Another thing, try compiz and see if it has same issue.
(In reply to comment #12) > could you try reading that debug file many times, possibly in a loop? > If that doesn't work, then its different issue I guess. > > Please try to update to mesa from git, just in case issue is fixed there. I've been running "cat /sys/kernel/debug/dri/0/evict_vram" inside a while loop for more than 1 hour and every 1 second. $ while true; do cat /sys/kernel/debug/dri/0/evict_vram; sleep 1; done but I couldn't reproduce the issue that way. How can I upgrade mesa from git? Any instructions?
BTW running this has crashed my machine: while true; do cat /sys/kernel/debug/dri/0/evict_vram; done when I added "sleep 1" it didn't crash my machine, I believe I exhausted my hardware. but still, I couldn't reproduce the issue. Any instructions for upgrading mesa to git? Thanks.
Oh, I didn't mean to make you run that for a hour!, a few minutes should have done it. Its clear you have another bug. So only suggestion left is to update mesa (and try compiz too). Its not difficult at all to compile mesa, I can even guide you if you join IRC now
(In reply to comment #16) > Oh, I didn't mean to make you run that for a hour!, a few minutes should have > done it. > Its clear you have another bug. > So only suggestion left is to update mesa (and try compiz too). > Its not difficult at all to compile mesa, I can even guide you if you join IRC > now What's your nick on IRC?

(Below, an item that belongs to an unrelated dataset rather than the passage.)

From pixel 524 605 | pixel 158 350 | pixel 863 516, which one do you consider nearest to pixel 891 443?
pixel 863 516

I tried compiz and changing window managers doesn't help, the corrupted graphic issues are still there after doing a suspend/resume.
Any ideas?
I tried running openbox and kwin without opengl compositing and after suspending/resuming it doesn't exhibit this problem. the problem is only when opengl compositing is enabled.
I have compiled libdrm and Mesa from Git, the problem still persists.
Created attachment 50946 [details] glxgears after suspend/resume We (MaximLevitsky and I) have found that any 3D apps doesn't survive suspend/resume. Whether I start glxgears after suspend/resume, the graphics looks corrupted. screenshots of glxgears attached after suspend/resume (and also logs).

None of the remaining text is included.